===== Supplied text
Forum Top Banner Ad

Collapse

Ebay Classic organs

Collapse

Announcement

Collapse
No announcement yet.

Thoughts on the synphonic organ vs the Classic

Collapse
This topic is closed.
X
X
 
  • Filter
  • Time
  • Show
Clear All
new posts

  • Thoughts on the synphonic organ vs the Classic

    Its been a busy fall semester and i have put things aside so i can focus on schooling but I figured out this year I will make it upon myself to start essaying my thoughts on the pipe organ and I started by putting some thoughts down on paper and I wrote this down somewhere and i will do my best to recall what i wrote so here it goes and this may be a new thought because i had the time to sit and think about it.

    The reason why the symphonic organ came about was really the increased study in perfecting the ranks that were intended to imitate the instruments of an orchestra within the relm of the church pipe organ. Here was the spark that started it all the people who think that the synphonic organ was something to be rather distasteful is not understanding that this was a logical extension to broaden the pipe organ repertoire.

    Further more it is noted among the critics of church organs, Audsley understood that mixtures were screechy and harmonic collaborating ranks were unscientifically relegated, Hope-Jones seemed understand that harmonic collaborating ranks and mixtures were unnecessary because in rendering orchestral music, their is no need for two flute players to play in successive fifths to make something sound richer, thus the omission of these stops.

    It was not a thumb in the eye of Bach or a move away from Bach but rather a progression that needed to happen in order for the unit orchestra to exist. What the pushers of the reform movement did not understand what they had at their finger tips, instead of working with what they had they pushed away and destroyed great works.

    I further assert is that their premise was wrong to begin with. instead of ripping good pipe organs out what they should have done, is translated Bach into orchestral transcriptions and then move from their and take that step to making that symphonic organ transcription of the orchestral transcription, moving from straight from Barque to symphonic without that extra step was the Achilles heel that hindered it to begin with. The tonal pallet that was given was correct, the reform movement did not comprehend what was given and how to take it and go further with it.

    At the same time when Hope-Jones appeared the move from having church music a central part of music it was moving towards secular music, their was sweeping cultural shift in music education. town halls were increasingly becoming equipped with pipe organs I am not saying whatever or not churches were loosing their hold has being the central point to which people assembled for entertainment or decisions regarding was a good decision or not but the decoupling of culture and religion was widening and evident thus pipe organs that were involved in that split had two choices, either stay the same or take the chance at the changing musical landscape in regards orchestral music.



    Thoughts anyone on what you have just read i open the thread to debate.
    Instruments:
    22/8 Button accordion.
==========
===== Extracted information
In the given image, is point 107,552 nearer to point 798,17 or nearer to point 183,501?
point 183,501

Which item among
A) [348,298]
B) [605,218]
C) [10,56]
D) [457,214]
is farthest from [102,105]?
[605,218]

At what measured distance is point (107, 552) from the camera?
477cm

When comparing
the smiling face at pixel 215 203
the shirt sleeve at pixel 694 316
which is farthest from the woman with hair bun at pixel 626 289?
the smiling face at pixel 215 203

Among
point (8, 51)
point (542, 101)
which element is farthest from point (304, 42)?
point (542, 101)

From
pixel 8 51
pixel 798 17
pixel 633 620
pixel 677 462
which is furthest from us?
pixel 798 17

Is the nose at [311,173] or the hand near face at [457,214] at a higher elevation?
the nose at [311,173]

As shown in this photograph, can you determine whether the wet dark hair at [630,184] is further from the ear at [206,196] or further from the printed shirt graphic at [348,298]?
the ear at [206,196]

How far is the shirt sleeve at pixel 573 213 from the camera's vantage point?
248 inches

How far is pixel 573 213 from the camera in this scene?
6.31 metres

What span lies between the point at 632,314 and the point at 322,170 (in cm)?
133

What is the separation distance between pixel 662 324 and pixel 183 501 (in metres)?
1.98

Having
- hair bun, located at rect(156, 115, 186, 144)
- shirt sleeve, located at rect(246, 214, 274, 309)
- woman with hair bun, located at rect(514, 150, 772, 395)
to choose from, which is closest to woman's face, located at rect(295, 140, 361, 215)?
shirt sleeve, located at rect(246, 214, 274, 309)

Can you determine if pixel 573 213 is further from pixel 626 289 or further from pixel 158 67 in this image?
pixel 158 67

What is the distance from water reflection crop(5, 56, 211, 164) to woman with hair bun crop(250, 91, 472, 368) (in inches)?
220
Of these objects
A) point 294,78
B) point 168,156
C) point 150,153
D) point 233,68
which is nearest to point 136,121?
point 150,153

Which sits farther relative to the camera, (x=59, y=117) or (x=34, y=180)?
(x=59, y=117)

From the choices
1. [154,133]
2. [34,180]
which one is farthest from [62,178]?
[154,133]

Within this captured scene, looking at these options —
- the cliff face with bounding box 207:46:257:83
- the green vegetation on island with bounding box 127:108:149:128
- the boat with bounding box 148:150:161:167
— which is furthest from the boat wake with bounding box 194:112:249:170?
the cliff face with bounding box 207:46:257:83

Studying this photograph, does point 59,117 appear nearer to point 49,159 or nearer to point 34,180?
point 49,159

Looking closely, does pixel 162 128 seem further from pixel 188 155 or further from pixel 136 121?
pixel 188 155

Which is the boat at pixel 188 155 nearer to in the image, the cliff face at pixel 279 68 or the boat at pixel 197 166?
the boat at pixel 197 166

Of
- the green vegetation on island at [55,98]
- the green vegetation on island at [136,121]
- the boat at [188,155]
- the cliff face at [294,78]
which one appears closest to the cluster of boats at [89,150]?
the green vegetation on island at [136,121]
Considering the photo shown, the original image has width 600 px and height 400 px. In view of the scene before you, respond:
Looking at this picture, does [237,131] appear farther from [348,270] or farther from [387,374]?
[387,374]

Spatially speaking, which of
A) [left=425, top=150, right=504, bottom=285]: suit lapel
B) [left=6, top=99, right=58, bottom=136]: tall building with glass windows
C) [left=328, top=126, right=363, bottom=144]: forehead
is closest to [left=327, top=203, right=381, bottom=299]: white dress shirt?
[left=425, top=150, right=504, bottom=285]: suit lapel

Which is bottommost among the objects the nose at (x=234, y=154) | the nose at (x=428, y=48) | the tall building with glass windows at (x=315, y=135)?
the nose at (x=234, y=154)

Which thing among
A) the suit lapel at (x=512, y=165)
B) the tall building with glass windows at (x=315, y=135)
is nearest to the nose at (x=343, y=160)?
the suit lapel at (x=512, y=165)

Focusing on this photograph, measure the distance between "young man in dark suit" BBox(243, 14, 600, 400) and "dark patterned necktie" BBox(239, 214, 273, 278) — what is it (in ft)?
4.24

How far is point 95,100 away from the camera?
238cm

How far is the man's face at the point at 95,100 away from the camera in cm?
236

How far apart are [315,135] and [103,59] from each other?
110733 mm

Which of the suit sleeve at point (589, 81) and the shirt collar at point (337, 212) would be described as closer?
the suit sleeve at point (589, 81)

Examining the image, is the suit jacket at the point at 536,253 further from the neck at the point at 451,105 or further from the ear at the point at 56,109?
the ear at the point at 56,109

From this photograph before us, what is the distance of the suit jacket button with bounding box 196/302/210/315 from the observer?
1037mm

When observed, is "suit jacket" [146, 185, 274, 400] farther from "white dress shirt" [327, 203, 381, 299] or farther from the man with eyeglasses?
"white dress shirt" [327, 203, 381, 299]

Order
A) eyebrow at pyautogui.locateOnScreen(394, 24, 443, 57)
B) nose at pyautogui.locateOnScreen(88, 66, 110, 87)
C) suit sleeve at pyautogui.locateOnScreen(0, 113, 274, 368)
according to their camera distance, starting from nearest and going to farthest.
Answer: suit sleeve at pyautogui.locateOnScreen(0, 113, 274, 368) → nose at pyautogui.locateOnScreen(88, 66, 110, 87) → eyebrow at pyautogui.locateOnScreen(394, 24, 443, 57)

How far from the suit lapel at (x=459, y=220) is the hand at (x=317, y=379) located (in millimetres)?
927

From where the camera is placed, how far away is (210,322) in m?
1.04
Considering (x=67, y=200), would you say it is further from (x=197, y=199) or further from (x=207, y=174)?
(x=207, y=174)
==========
_Tasks to carry out_.
(1) Write out the portion of the organ forum post starting with "It was not a" and going on through "destroyed great works.", word for word.
(2) Name every person the organ forum post mentions by name.
(3) Resume the organ forum post from the point where it stops.

_Replies_.
(1)
It was not a thumb in the eye of Bach or a move away from Bach but rather a progression that needed to happen in order for the unit orchestra to exist. What the pushers of the reform movement did not understand what they had at their finger tips, instead of working with what they had they pushed away and destroyed great works.

(2) Audsley, Hope-Jones, Bach

(3)
  • #2
    I have had to do a great deal of guessing at what you mean because ... it must be said ... your writing style is not the clearest. You make some assumptions that I am not sure exist in actual fact. Organs, be they symphonic or classic exist mainly to allow a single performer to produce the sonic equivalent of a large force of musicians. Economy in other words. Your opinion that in order to engender greater appreciation for the symphonic organ that Baroque works should first have been transcribed for modern orchestra so they could then be transcribed for organ performance ... no. Just no. As it is, 'some' Bach organ works were transcribed for symphony orchestra. The comment about two flute players playing in successive fifths ... I don't know about fifths but I know that symphony orchestras do use flutes and NOT in unison so ... I'm not sure what point is being made. Tell you what, you clarify your argument and I will tell you what I think of the Symphonic vs Classic organ.

    Ever since the age of Capitalism all forms of creativity for hire have struggled with the right balance of value for money. Mixtures went away, not because they were not necessary but because they required a huge investment in materials and craftwork. When the project was well funded, 'some' mixtures were included on even Symphonic Organs but certainly fewer than in Bach's time. Not all of Bach's music is sacred. Not even all of Bach's organ music, but then, as now, you were more likely to find a substantial organ in a church than anywhere else. Non-church Symphonic Organs have never been a serious threat to church organs.

    Comment


    • #3
      You only have to listen to the Stokowski transcription of the Bach Tocatta & Fugue in D Minor (in Fantasia) to realize that the symphony cannot perform well as a simulation of an organ and it's pretty obvious to anyone who has spent much time with organs to realize that they don't make a good simulation of a symphony.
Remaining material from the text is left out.